Huckabee debunked some of the popular myths angles have held for years about crappie when he explained some of the techniques used by tournament anglers.
He said trends and techniques used by tournament anglers are making their way to recreational fishermen who now are catching more and bigger fish.
“For so long, a crappie fisherman would go out and drop a minnow or jig into a brush pile or a weed line. If they didn’t catch a fish, they would say the crappie weren’t biting, and they would go home. What they are starting to find out is when the tournaments come to town, these guys, including myself, can catch a lot of fish on any lake no matter what the conditions,” said the 28-year-old pro.
Huckabee, who guides Oklahoma lakes for crappie, saugeye and bass, says successful anglers experiment. “We are constantly trying to find new ways to catch crappie to give us the edge over the other guy (competitor)” he explained.
Among the techniques he listed were: pulling crankbaits, casting crankbaits, spider rigging with multiple rods, and using bigger jigs and lures.
Many of the veteran outdoor writers were surprised when Huckabee started talking about trolling crankbaits for crappie.
“People think these crankbaits are really too big for crappie. I’ve caught crappie just a little bigger than the lure on crankbaits
“Crappie are part of a weird myth that they have a small mouth, and that they feed on small insects. However, most of the crappie feed on the same forage as walleye and bass. They are really aggressive feeders,” according to Huckabee. “A lot of times if you really need to catch a bigger fish or a lot of fish, the crankbaits will get a really good reaction.”
He uses crankbaits where there are clean breaks and “not a lot of stuff to get hungup in.” He trolls the lures 70 to 100 feet behind the rod and from one to two miles per hour on eight-pound test line.
“It’s amazing how many fish you will catch,” he said with a big smile.
Another trend in crappie fishing he discussed is the move toward larger plastics like the two-inch Yum Beavertail, which is one of his favorites. It is a 3/16-ounce bait.

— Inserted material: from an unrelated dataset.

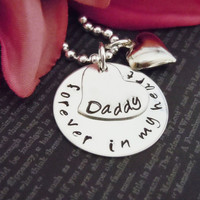 """Jewelry-Hand Stamped Jewelry-Personalized Necklace-Mommy Necklace-Childrens Necklace-Hand Stamped- """"Forever In My Heart Daddy"""""""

“It is a huge bait for crappie. I catch four and five-inch crappie on this bait, and I also catch bigger fish...With bigger baits, you still are going to catch some smaller fish, but you’ll catch more of the larger fish than you would have caught using a smaller jig,” he added.According to Huckabee, much has been learned by watching crappie underwater. “They will move up and suck in a bait and spit it out before you know it. With the larger baits and hooks, the fish can’t spit it out as quick. They will thump something and let you set the hook a lot quicker.”